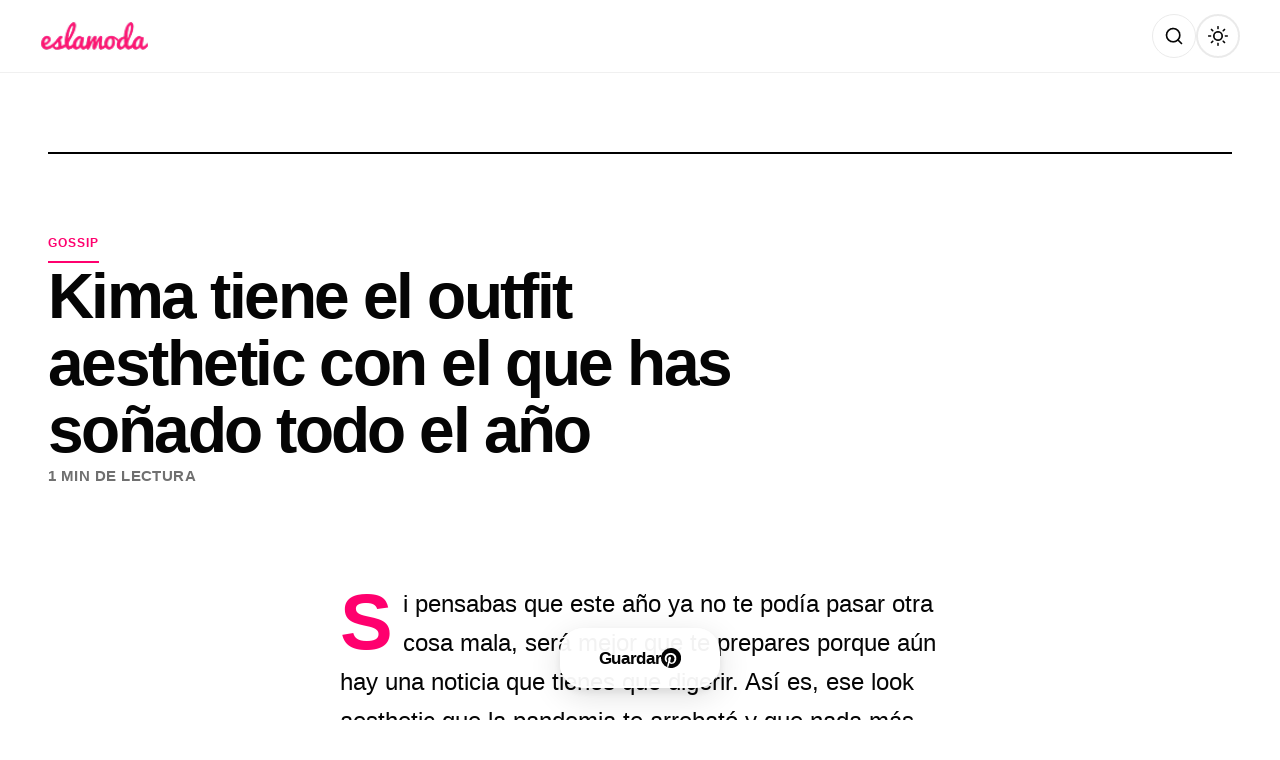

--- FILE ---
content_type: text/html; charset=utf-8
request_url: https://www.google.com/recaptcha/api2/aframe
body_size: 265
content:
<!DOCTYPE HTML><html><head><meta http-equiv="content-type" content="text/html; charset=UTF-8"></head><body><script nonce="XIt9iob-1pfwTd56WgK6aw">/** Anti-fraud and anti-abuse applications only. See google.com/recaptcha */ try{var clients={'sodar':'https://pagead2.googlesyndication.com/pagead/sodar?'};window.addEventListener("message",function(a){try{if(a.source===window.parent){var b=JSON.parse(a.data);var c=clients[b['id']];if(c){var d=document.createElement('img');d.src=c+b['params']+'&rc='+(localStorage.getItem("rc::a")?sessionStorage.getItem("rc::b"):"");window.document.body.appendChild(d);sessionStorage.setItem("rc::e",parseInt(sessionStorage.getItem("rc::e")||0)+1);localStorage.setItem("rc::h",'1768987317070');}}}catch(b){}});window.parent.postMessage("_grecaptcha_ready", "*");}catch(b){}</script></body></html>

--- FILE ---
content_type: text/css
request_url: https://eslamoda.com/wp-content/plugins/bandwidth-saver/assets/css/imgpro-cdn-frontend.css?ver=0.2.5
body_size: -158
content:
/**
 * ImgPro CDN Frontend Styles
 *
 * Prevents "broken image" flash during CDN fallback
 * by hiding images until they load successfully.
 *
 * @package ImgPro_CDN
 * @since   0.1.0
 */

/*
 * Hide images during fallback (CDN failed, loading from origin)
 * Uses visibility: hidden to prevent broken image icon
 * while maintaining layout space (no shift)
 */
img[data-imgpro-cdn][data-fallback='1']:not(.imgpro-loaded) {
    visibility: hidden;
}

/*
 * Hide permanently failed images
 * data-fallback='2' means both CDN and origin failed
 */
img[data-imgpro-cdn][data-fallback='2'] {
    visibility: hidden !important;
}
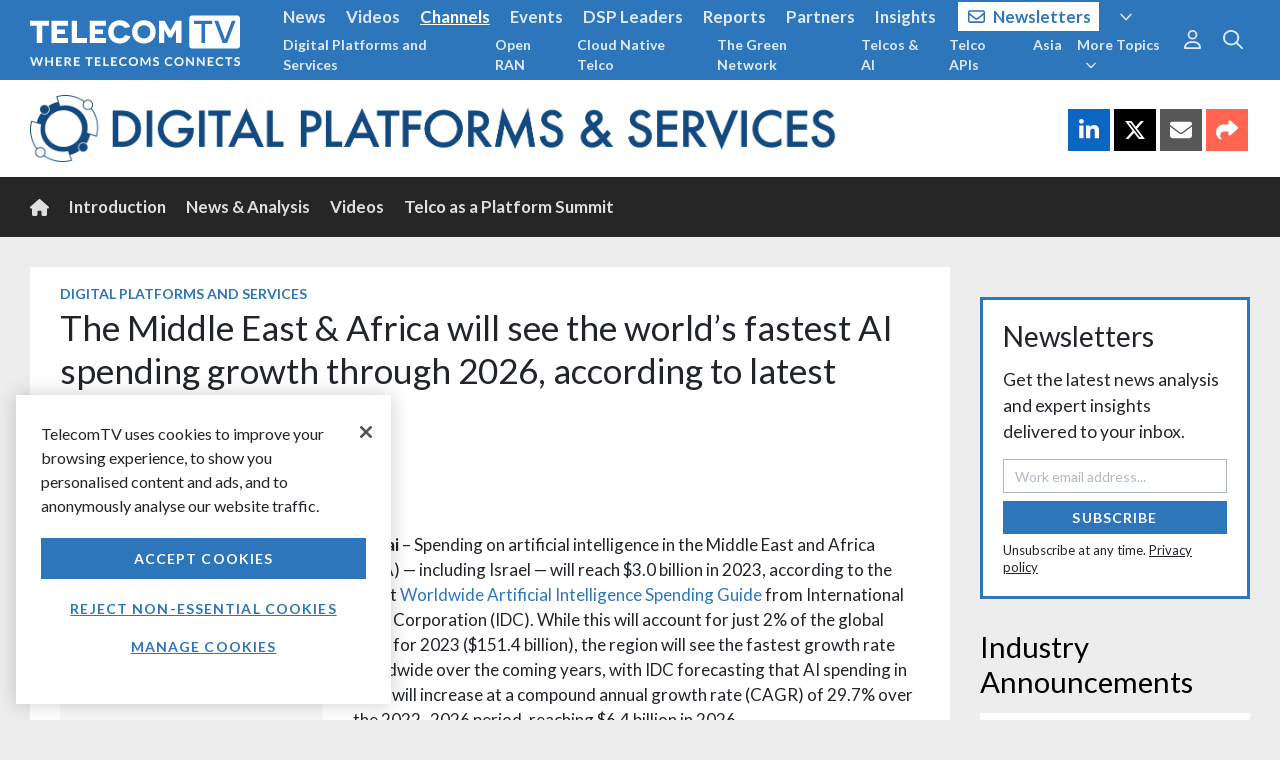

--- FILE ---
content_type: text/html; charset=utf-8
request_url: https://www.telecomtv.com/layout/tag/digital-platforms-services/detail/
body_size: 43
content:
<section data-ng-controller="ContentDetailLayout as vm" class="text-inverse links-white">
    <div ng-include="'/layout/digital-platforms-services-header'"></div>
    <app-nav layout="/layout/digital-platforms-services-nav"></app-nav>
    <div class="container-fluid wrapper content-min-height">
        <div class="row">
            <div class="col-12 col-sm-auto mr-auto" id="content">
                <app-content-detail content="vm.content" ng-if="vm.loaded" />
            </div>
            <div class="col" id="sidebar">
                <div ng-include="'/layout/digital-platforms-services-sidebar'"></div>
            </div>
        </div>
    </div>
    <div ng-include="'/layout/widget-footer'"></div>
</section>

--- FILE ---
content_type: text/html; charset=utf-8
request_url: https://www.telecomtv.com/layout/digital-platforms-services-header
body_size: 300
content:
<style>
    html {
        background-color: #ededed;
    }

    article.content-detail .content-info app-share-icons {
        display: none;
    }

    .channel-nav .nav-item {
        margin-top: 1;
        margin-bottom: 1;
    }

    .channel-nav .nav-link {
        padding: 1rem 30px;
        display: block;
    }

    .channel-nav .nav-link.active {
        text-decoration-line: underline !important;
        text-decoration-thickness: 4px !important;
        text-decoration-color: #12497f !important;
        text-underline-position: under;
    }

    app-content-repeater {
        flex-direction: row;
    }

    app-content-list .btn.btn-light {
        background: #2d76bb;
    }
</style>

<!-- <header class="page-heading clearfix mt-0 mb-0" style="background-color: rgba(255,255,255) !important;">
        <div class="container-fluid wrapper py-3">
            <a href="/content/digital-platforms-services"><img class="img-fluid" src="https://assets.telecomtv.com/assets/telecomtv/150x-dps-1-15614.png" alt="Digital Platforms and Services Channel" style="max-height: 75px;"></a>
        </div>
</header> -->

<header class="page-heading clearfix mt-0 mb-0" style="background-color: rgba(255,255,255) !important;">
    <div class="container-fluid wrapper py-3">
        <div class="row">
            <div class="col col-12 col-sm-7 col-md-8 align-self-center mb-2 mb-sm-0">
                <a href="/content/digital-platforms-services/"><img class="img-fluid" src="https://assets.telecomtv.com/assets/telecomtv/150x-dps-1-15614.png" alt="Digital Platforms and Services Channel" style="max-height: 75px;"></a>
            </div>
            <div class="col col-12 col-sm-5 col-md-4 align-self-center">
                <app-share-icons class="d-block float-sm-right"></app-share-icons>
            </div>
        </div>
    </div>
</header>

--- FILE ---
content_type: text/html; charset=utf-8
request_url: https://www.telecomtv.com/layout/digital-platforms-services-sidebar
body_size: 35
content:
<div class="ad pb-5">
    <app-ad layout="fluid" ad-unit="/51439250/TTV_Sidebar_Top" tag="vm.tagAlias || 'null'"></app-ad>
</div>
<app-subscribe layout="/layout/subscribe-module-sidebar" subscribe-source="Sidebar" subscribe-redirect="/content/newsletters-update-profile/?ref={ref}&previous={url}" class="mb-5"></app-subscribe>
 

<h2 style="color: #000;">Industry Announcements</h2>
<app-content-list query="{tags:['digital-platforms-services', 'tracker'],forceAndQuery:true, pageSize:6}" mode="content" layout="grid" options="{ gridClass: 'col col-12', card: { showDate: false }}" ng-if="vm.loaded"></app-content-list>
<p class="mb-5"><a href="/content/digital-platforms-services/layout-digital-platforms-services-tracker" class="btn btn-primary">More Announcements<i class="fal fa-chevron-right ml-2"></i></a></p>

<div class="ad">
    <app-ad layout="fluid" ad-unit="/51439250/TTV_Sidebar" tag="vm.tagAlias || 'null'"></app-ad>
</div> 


* * *

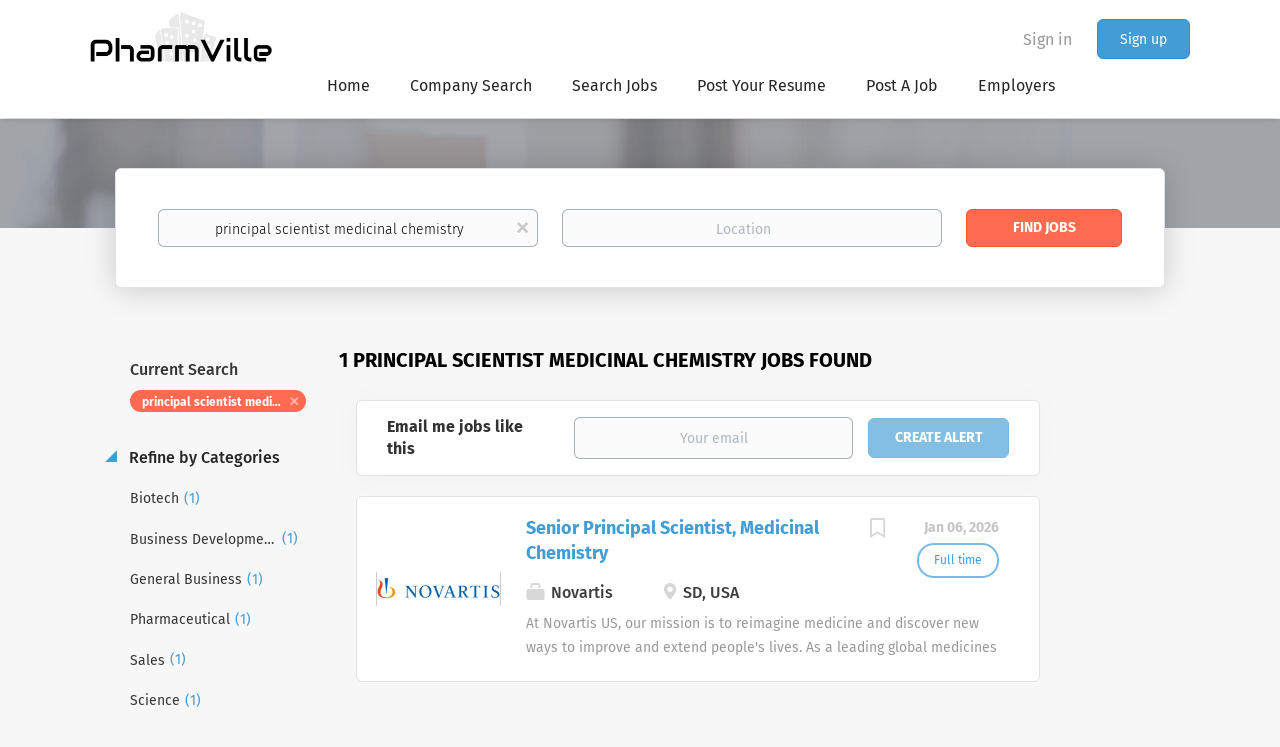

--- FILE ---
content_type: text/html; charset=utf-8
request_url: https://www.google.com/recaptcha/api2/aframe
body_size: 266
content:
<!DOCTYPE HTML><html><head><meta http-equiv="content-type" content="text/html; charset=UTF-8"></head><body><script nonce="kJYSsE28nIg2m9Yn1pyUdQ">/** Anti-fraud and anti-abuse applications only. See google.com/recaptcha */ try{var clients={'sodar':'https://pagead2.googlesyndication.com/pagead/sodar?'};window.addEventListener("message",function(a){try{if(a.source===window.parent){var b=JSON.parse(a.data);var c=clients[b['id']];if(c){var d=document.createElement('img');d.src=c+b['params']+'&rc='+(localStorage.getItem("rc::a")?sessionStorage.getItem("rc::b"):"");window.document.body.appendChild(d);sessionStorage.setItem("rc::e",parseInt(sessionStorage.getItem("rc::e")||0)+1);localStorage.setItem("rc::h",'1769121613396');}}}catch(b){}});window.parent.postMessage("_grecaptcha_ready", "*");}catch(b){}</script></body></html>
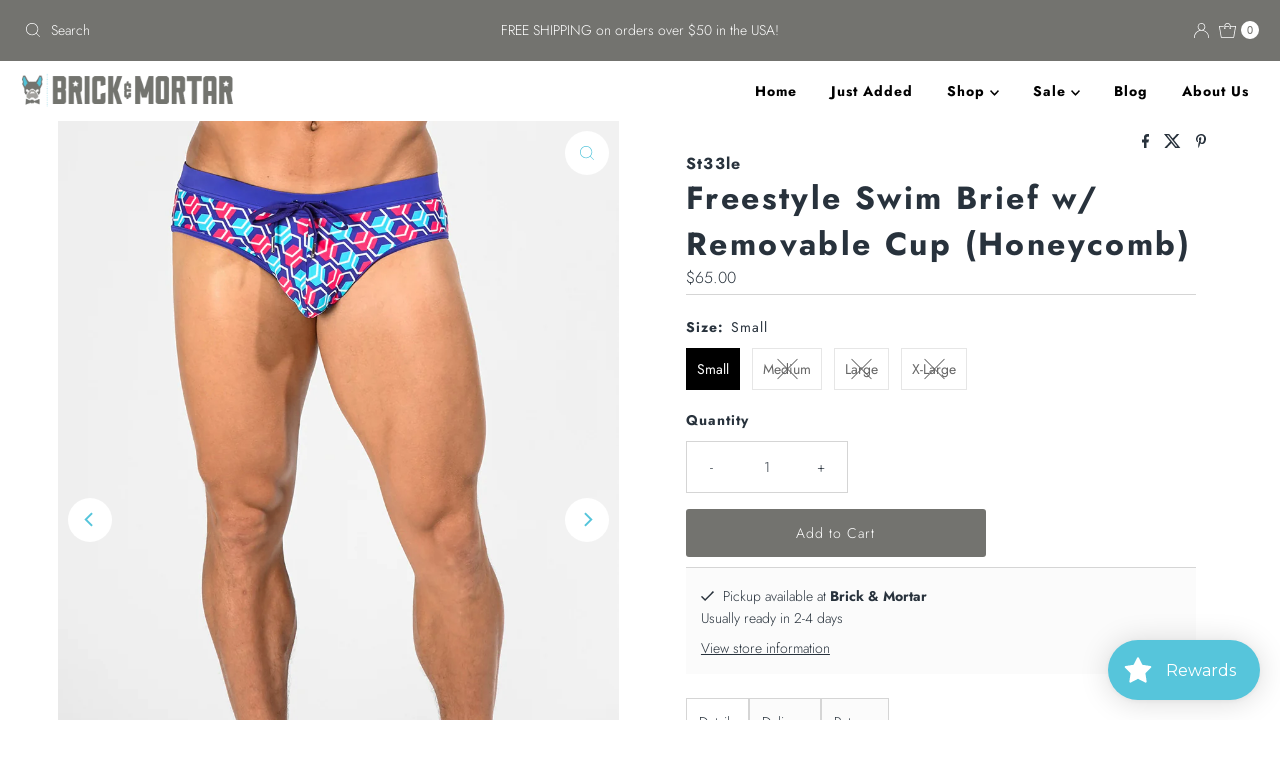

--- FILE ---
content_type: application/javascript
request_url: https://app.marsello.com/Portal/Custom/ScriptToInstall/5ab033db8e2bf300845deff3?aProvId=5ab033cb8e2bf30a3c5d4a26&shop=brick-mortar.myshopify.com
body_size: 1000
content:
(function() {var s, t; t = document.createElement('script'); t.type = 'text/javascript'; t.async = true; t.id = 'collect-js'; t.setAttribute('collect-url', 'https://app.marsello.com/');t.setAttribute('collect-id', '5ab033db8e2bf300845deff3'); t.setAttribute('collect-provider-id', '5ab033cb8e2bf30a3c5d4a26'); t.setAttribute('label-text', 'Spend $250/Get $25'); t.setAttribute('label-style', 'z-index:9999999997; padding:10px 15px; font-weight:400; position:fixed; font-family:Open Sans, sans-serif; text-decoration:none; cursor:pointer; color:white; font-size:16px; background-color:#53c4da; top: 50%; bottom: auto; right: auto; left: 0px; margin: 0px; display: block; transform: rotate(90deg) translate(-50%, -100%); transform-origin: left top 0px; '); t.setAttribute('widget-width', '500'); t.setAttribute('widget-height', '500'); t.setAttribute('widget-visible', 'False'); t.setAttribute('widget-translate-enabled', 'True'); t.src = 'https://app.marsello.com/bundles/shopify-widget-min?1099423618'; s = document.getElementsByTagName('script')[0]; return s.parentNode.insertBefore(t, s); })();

==

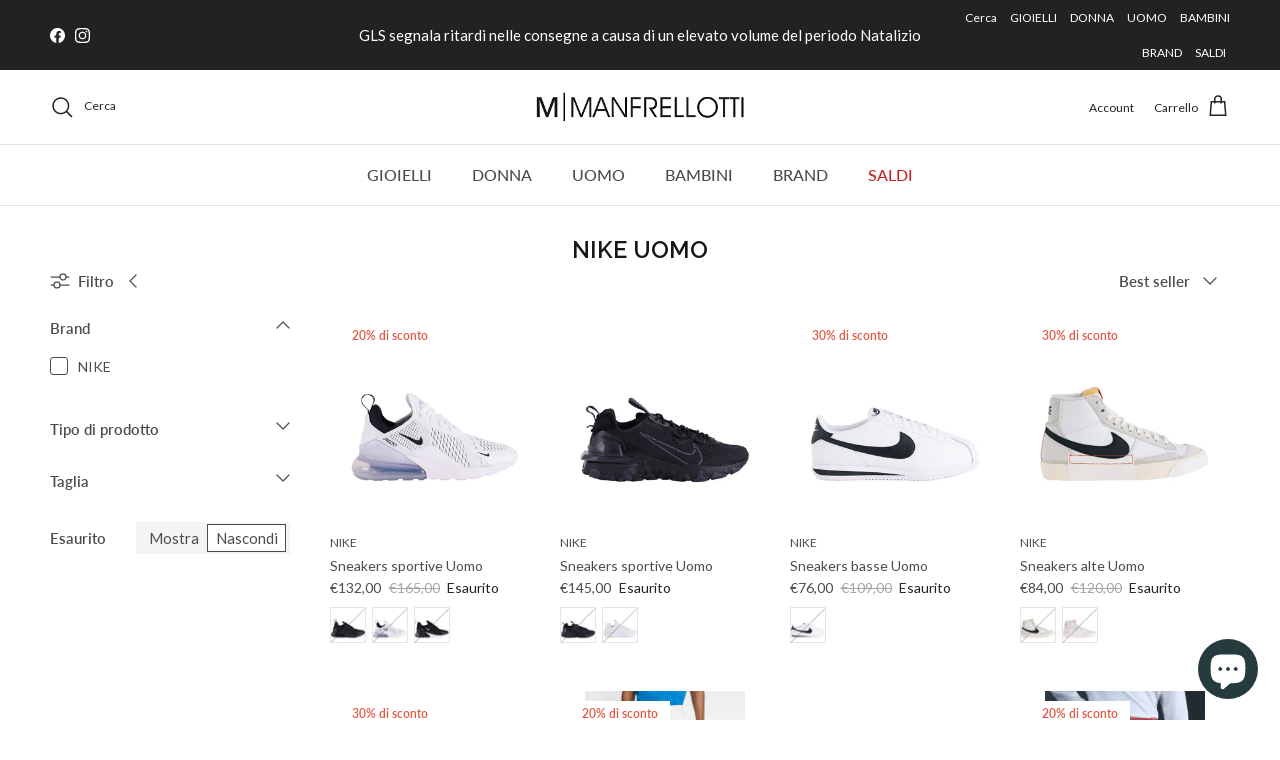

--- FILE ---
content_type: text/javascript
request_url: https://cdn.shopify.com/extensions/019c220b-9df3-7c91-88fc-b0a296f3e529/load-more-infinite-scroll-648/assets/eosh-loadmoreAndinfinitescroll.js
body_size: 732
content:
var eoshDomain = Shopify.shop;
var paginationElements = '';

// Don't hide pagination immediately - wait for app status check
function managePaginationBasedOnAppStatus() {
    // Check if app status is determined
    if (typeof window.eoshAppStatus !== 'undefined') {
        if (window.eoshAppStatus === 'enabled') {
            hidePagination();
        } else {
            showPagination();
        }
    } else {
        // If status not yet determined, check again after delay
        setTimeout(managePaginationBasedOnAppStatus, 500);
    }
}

» **THE PROBLEM**:
Once you have counted the lines above containing the word "fluid", state that number and nothing more.

» **ANSWER BELOW**:
7